Светлый фон

— Живым или мёртвым… — Людовик вдруг усмехнулся и снова, но теперь уже украдкой посмотрел на ящик с оружием, — Похоже, второй вариант мне больше подходит. А генерал Фарио, случайно, не будет против если я отдам вам тело негодяя чуть позже, скажем сразу после того как мы предадим его публичной казни здесь в Версале. На это уйдёт не более получаса, уверяю вас.

В ответ офицер фаталоков лишь едва заметно кивнул головой в знак согласия.

— Если это действительно так важно, то мы готовы подождать этих пол часа.

— Вот и чудесно. Располагайтесь в зале суда. Я специально прикажу очистить для вас лучшую ложу. Чувствуйте себя как дома и сполна наслаждайтесь моим, известным всему Центраполису, гостеприимством.
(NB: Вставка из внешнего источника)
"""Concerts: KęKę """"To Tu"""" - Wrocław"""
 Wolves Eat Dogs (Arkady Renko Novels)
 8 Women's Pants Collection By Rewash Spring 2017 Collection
Виктор находился в своей клетке, когда неожиданно огромный, шумный зал вдруг затих. Одновременно прекратились крики и вопли, рабы обратили свои взоры куда то вперед, шеренги солдат встали по стойке смирно и даже гордая аристократия на своих ложах и та послушно поднялась со своих мест. Люди были словно в ожидании какого то чуда. Еще через миг грянул оркестр, величественно загудели трубы и с потолка посыпалась разноцветная мишура. Чудо, наконец, явилось. В воздух взлетели, непонятно как выращенные под землёй цветы, а затем медленно, под барабанную дробь на сцене появился сам великолепный Людовик 14, король-солнце и император всего Подземного Центраполиса. Элита местного общества восторженно рукоплескала, простые люди внизу были более сдержанны. Его место находилось в самом центре зала, где в его честь была воздвигнута огромная пирамида высотой около тридцати метров, с площадкой вверху для трона и местом для самых приближённых слуг. Словно расфуфыренный павлин он, не спеша, в сопровождении десятка охранников и дюжины пажей прошёлся вдоль стройных рядов солдат, поднялся по высоким ступенькам и, наконец, с усталым видом, плюхнулся в мягкое, королевское кресло. Тысячи взоров, будто по приказу, одновременно обернулись вверх. Снизу казалось, что Людовик словно парил в небесах, что для рабов лишний раз подчёркивало его недосягаемость и великолепие, а также их собственные: убогость и ничтожество.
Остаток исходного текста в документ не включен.